• **Written exercise**:
Locate each line of the listing below that contains the word "bench", and copy those lines out in full.

• **Records for processing**:

┄┄┄┄┄┄┄┄┄┄┄┄┄┄┄┄┄┄┄┄

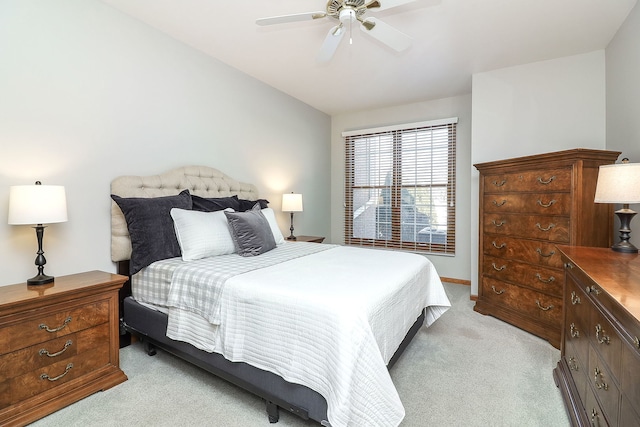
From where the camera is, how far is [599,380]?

┄┄┄┄┄┄┄┄┄┄┄┄┄┄┄┄┄┄┄┄

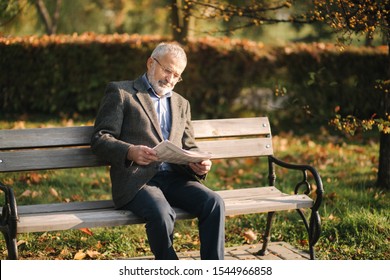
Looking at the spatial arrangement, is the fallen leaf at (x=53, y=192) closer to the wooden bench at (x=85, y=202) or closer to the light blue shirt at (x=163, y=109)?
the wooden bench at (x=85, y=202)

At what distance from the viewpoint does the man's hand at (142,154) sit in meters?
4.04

┄┄┄┄┄┄┄┄┄┄┄┄┄┄┄┄┄┄┄┄

• **Reply**:
Looking at the spatial arrangement, is the fallen leaf at (x=53, y=192) closer to the wooden bench at (x=85, y=202) or closer to the light blue shirt at (x=163, y=109)?
the wooden bench at (x=85, y=202)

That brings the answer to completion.